SET PROBLEM | Present the stretch of data below, from the line containing "At what depth" through the line containing "Given what you", as a Markdown table with the columns No. and Line. Leave out blank lines.

Stored data entries |
^^^^

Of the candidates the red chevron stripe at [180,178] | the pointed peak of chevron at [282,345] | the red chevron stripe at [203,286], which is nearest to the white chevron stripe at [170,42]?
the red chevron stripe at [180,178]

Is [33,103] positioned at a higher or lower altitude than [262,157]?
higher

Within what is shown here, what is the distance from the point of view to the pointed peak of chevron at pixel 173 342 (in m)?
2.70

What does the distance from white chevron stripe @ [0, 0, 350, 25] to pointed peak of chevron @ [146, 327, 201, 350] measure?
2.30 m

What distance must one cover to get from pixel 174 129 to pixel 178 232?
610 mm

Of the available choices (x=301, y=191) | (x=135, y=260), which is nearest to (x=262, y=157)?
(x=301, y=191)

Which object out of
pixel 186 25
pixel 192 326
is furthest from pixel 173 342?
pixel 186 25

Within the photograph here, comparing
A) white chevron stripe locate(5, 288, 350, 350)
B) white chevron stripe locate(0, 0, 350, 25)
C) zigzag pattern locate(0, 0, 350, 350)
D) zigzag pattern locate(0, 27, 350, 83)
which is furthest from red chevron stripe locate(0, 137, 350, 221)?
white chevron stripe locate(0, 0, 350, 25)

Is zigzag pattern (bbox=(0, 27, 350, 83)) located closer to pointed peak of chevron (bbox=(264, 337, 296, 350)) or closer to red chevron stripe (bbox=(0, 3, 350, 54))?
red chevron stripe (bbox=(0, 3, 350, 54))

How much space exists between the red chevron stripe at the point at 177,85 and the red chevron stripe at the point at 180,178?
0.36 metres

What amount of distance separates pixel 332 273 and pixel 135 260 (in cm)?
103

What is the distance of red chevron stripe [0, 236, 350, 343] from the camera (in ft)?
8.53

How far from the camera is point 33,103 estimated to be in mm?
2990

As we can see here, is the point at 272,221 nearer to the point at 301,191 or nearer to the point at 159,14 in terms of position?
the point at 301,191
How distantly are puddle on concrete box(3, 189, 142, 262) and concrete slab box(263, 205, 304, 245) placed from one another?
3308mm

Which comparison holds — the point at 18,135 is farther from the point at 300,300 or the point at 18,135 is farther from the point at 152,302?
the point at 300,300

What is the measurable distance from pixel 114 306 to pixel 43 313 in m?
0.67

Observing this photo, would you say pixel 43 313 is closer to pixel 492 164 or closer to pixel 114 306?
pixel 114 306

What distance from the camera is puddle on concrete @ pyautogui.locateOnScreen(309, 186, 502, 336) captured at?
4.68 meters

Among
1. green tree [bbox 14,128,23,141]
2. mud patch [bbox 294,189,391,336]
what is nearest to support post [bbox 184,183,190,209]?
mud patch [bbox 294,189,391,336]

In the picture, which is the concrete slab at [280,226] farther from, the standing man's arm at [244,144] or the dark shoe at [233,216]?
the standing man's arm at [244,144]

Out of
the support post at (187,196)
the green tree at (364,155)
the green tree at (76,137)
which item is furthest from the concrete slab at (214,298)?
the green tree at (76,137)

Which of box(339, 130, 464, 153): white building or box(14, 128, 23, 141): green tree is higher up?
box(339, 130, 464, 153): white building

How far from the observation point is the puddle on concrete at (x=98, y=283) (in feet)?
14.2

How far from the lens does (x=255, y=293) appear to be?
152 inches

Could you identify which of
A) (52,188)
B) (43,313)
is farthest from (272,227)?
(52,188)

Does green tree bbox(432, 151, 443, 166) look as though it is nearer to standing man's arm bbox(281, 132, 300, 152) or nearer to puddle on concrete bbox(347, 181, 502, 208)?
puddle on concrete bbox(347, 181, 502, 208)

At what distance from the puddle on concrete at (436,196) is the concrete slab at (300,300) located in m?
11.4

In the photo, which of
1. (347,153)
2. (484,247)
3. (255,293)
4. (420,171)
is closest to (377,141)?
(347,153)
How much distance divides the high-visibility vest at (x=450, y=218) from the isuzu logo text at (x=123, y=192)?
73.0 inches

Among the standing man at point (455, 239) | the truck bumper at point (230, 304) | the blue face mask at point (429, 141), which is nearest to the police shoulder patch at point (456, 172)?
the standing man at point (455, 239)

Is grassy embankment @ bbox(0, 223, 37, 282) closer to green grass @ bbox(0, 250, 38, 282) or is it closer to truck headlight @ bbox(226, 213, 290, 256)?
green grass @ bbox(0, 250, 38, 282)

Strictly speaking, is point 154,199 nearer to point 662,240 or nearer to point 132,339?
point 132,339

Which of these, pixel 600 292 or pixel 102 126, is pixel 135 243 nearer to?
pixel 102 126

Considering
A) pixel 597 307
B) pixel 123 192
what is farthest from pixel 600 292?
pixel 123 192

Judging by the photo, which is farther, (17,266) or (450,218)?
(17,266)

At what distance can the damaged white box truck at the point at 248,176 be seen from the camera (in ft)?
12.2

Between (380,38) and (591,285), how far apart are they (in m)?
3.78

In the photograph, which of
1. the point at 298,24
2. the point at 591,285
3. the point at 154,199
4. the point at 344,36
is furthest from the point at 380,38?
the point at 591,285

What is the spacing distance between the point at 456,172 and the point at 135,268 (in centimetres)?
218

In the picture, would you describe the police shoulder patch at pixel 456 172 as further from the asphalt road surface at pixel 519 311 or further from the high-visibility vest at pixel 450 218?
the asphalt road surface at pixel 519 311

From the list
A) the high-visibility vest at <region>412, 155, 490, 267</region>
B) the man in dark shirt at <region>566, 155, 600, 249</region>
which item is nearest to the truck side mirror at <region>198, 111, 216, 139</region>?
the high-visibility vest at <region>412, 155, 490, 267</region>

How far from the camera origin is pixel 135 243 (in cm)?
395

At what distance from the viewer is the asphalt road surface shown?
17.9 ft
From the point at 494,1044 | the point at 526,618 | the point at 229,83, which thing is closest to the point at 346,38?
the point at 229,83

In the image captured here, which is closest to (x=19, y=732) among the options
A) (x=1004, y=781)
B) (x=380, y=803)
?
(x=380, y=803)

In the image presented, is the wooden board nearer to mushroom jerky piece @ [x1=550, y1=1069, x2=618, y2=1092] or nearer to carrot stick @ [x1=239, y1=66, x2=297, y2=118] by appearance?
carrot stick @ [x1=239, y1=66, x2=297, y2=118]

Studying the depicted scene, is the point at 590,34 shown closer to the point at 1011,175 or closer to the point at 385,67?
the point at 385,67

^^^^

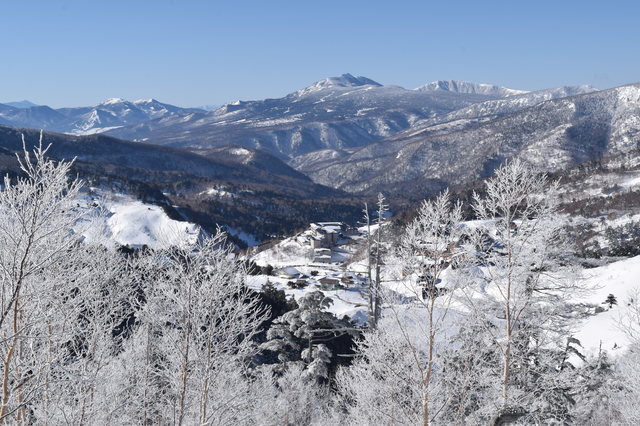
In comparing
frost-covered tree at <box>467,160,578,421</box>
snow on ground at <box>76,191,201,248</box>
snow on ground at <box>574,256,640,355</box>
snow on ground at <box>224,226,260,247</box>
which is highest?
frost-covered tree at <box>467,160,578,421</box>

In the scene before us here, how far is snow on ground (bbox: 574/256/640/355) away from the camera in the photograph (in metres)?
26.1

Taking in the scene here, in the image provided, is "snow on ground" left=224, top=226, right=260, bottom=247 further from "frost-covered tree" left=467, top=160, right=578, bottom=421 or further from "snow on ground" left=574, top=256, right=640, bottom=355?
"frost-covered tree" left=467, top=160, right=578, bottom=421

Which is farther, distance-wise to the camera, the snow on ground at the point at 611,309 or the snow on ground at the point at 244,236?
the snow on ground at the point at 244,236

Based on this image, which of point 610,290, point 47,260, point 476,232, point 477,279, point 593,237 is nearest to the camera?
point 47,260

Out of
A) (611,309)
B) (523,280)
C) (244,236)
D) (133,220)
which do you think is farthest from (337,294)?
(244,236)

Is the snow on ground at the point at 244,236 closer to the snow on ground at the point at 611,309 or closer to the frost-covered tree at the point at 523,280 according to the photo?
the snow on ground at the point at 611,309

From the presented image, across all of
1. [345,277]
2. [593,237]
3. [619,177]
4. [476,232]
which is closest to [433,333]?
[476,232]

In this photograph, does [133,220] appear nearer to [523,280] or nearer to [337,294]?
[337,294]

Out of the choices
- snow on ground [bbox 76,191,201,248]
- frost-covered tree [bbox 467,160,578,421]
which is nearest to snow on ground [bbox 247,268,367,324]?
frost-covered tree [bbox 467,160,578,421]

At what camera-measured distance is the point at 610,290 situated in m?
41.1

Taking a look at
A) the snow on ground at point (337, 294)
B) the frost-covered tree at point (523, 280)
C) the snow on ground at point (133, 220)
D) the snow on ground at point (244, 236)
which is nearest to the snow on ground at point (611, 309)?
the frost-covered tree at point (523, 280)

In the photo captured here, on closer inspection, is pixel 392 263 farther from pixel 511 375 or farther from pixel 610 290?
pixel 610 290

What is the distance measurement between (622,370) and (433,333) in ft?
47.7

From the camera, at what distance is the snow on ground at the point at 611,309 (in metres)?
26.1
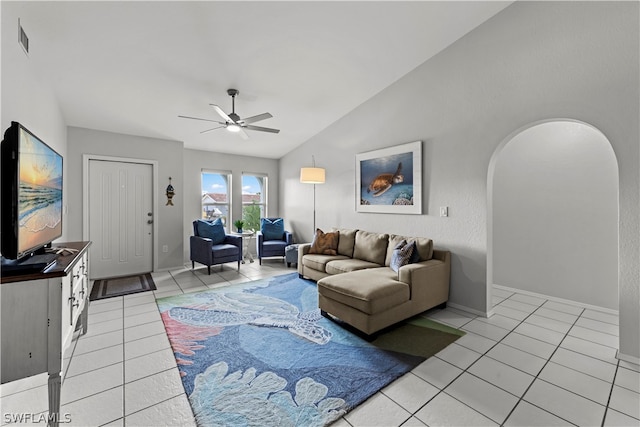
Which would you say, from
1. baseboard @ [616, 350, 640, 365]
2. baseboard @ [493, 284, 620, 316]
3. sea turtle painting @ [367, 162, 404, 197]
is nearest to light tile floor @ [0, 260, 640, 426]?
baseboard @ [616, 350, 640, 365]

^^^^

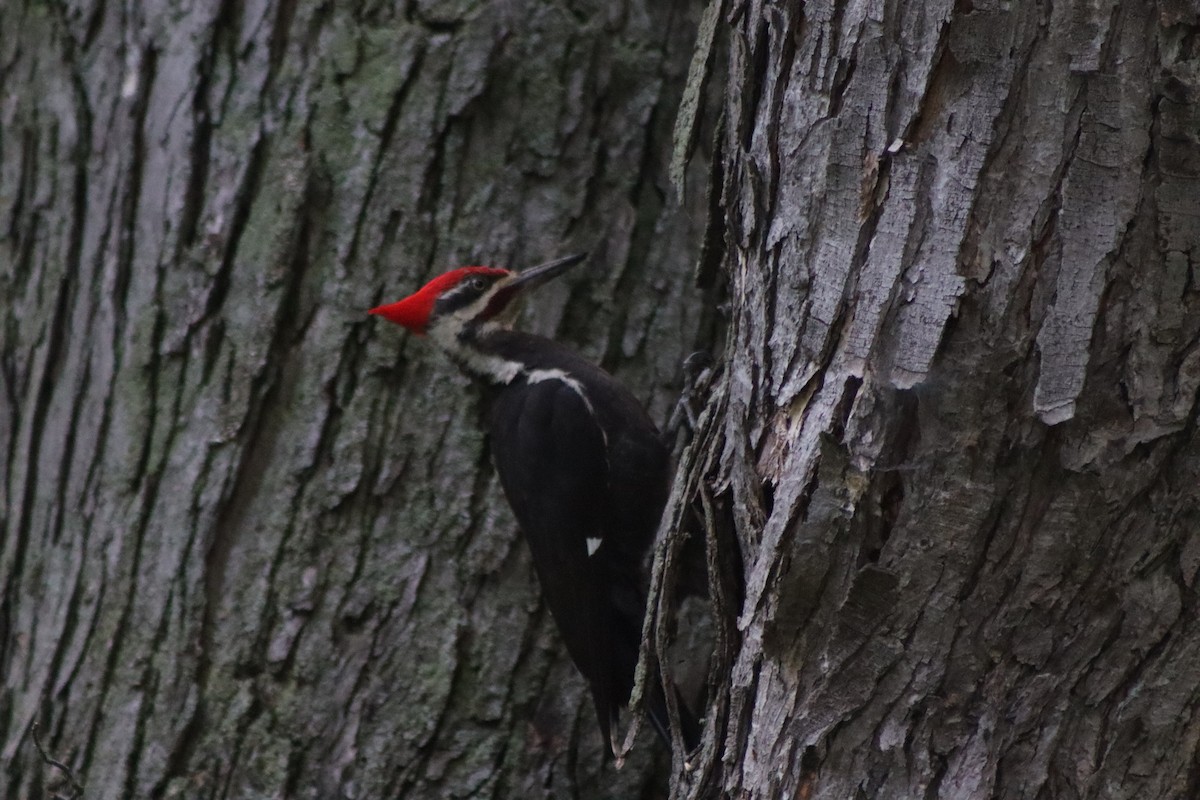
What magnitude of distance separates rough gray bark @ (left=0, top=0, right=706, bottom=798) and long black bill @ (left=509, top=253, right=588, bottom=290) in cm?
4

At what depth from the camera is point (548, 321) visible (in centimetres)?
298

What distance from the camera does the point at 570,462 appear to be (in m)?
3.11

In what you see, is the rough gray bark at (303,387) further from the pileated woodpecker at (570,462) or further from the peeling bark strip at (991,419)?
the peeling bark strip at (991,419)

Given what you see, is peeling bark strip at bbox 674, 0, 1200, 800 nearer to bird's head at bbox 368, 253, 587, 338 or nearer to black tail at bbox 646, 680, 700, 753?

^^^^

PROBLEM SOLUTION |
| No. | Line |
|---|---|
| 1 | At what depth from the camera is point (548, 321) visible (in centimetres)? |
| 2 | 298 |
| 3 | What distance from the camera does the point at 570,462 appear to be (in m)? |
| 4 | 3.11 |
| 5 | In what you see, is the rough gray bark at (303,387) further from the pileated woodpecker at (570,462) or further from the peeling bark strip at (991,419)? |
| 6 | the peeling bark strip at (991,419) |
| 7 | Given what you see, is peeling bark strip at bbox 674, 0, 1200, 800 nearer to bird's head at bbox 368, 253, 587, 338 or nearer to black tail at bbox 646, 680, 700, 753? |